No ano passado, duas enchentes históricas atingiram o Vale do Taquari, nos meses de setembro e novembro, e deixaram um rastro de destruição. Após a recuperação inicial, com o atendimento às famílias e a reconstrução de estradas e residências, ainda é necessário aumentar o debate sobre a recuperação da mata ciliar da bacia hidrográfica do Taquari-Antas. No mês passado, foi realizada uma reunião na sede do Ministério Público em Lajeado, com a presença de prefeitos, secretários e departamentos de Meio Ambiente, além de sindicatos rurais e escritórios da Emater dos municípios atingidos pelas inundações.
O encontro foi intermediado pelo promotor de Justiça Regional do Meio Ambiente da Bacia Hidrográfica dos rios Taquari e Antas, Sérgio Diefenbach, quando foram debatidas medidas iniciais e emergenciais de proteção ao talude e à mata ciliar do rio Taquari, que foi devastada por conta das cheias. A reportagem da Folha do Mate entrevistou Diefenbach para entender qual a realidade de Venâncio Aires, em especial a região de Vila Mariante, e quais serão os próximos passos para o cuidado com as margens do rio Taquari.
- Folha do Mate: Quais serão as medidas e ações para a recuperação da mata ciliar?
* * * * *
- **Problema proposto A**: Edite o texto sobre as enchentes no Vale do Taquari, reproduzindo o trecho de "No ano passado, duas" até "atingidos pelas inundações." com "reunião" substituído por "assembleia".
- **Problema proposto B**: De acordo com o texto sobre as enchentes no Vale do Taquari, onde ocorreu a reunião realizada no mês passado?
- **Problema proposto C**: Relacione os participantes cuja presença na reunião é mencionada no texto sobre as enchentes no Vale do Taquari.

- **Itens apresentados**:
* * * * *
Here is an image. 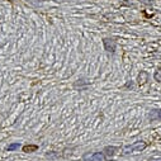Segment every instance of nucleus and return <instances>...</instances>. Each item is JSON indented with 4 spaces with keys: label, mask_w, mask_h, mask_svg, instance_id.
<instances>
[{
    "label": "nucleus",
    "mask_w": 161,
    "mask_h": 161,
    "mask_svg": "<svg viewBox=\"0 0 161 161\" xmlns=\"http://www.w3.org/2000/svg\"><path fill=\"white\" fill-rule=\"evenodd\" d=\"M160 117H161V110H160Z\"/></svg>",
    "instance_id": "nucleus-10"
},
{
    "label": "nucleus",
    "mask_w": 161,
    "mask_h": 161,
    "mask_svg": "<svg viewBox=\"0 0 161 161\" xmlns=\"http://www.w3.org/2000/svg\"><path fill=\"white\" fill-rule=\"evenodd\" d=\"M150 161H161V158H153V160H150Z\"/></svg>",
    "instance_id": "nucleus-9"
},
{
    "label": "nucleus",
    "mask_w": 161,
    "mask_h": 161,
    "mask_svg": "<svg viewBox=\"0 0 161 161\" xmlns=\"http://www.w3.org/2000/svg\"><path fill=\"white\" fill-rule=\"evenodd\" d=\"M118 148L117 147H114V146H108V147H105L104 148V153L105 155H108V156H113L114 153H115V151H117Z\"/></svg>",
    "instance_id": "nucleus-5"
},
{
    "label": "nucleus",
    "mask_w": 161,
    "mask_h": 161,
    "mask_svg": "<svg viewBox=\"0 0 161 161\" xmlns=\"http://www.w3.org/2000/svg\"><path fill=\"white\" fill-rule=\"evenodd\" d=\"M104 47H105V50H107L108 52H114V50H115V43L112 41V39L105 38V39H104Z\"/></svg>",
    "instance_id": "nucleus-3"
},
{
    "label": "nucleus",
    "mask_w": 161,
    "mask_h": 161,
    "mask_svg": "<svg viewBox=\"0 0 161 161\" xmlns=\"http://www.w3.org/2000/svg\"><path fill=\"white\" fill-rule=\"evenodd\" d=\"M38 147L36 145H31V146H24L23 147V151L24 152H32V151H36Z\"/></svg>",
    "instance_id": "nucleus-6"
},
{
    "label": "nucleus",
    "mask_w": 161,
    "mask_h": 161,
    "mask_svg": "<svg viewBox=\"0 0 161 161\" xmlns=\"http://www.w3.org/2000/svg\"><path fill=\"white\" fill-rule=\"evenodd\" d=\"M153 79L156 80V81H161V69H157L153 74Z\"/></svg>",
    "instance_id": "nucleus-7"
},
{
    "label": "nucleus",
    "mask_w": 161,
    "mask_h": 161,
    "mask_svg": "<svg viewBox=\"0 0 161 161\" xmlns=\"http://www.w3.org/2000/svg\"><path fill=\"white\" fill-rule=\"evenodd\" d=\"M145 148H146V142L137 141V142H135V143H132L130 146H126L123 148V152L125 153H131V152H135V151H142Z\"/></svg>",
    "instance_id": "nucleus-1"
},
{
    "label": "nucleus",
    "mask_w": 161,
    "mask_h": 161,
    "mask_svg": "<svg viewBox=\"0 0 161 161\" xmlns=\"http://www.w3.org/2000/svg\"><path fill=\"white\" fill-rule=\"evenodd\" d=\"M147 79H148V74L146 71H141L140 75H138V77H137V81H138L140 85H143L147 81Z\"/></svg>",
    "instance_id": "nucleus-4"
},
{
    "label": "nucleus",
    "mask_w": 161,
    "mask_h": 161,
    "mask_svg": "<svg viewBox=\"0 0 161 161\" xmlns=\"http://www.w3.org/2000/svg\"><path fill=\"white\" fill-rule=\"evenodd\" d=\"M17 148H19V143H12V145L8 146L9 151H13V150H17Z\"/></svg>",
    "instance_id": "nucleus-8"
},
{
    "label": "nucleus",
    "mask_w": 161,
    "mask_h": 161,
    "mask_svg": "<svg viewBox=\"0 0 161 161\" xmlns=\"http://www.w3.org/2000/svg\"><path fill=\"white\" fill-rule=\"evenodd\" d=\"M84 160L86 161H105V155L103 152H94V153H85Z\"/></svg>",
    "instance_id": "nucleus-2"
}]
</instances>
* * * * *
- **Resposta completa A**:
No ano passado, duas enchentes históricas atingiram o Vale do Taquari, nos meses de setembro e novembro, e deixaram um rastro de destruição. Após a recuperação inicial, com o atendimento às famílias e a reconstrução de estradas e residências, ainda é necessário aumentar o debate sobre a recuperação da mata ciliar da bacia hidrográfica do Taquari-Antas. No mês passado, foi realizada uma assembleia na sede do Ministério Público em Lajeado, com a presença de prefeitos, secretários e departamentos de Meio Ambiente, além de sindicatos rurais e escritórios da Emater dos municípios atingidos pelas inundações.

- **Resposta completa B**: Na sede do Ministério Público em Lajeado.

- **Resposta completa C**:
- Prefeitos
- Secretários e departamentos de Meio Ambiente
- Sindicatos rurais
- Escritórios da Emater dos municípios atingidos pelas inundações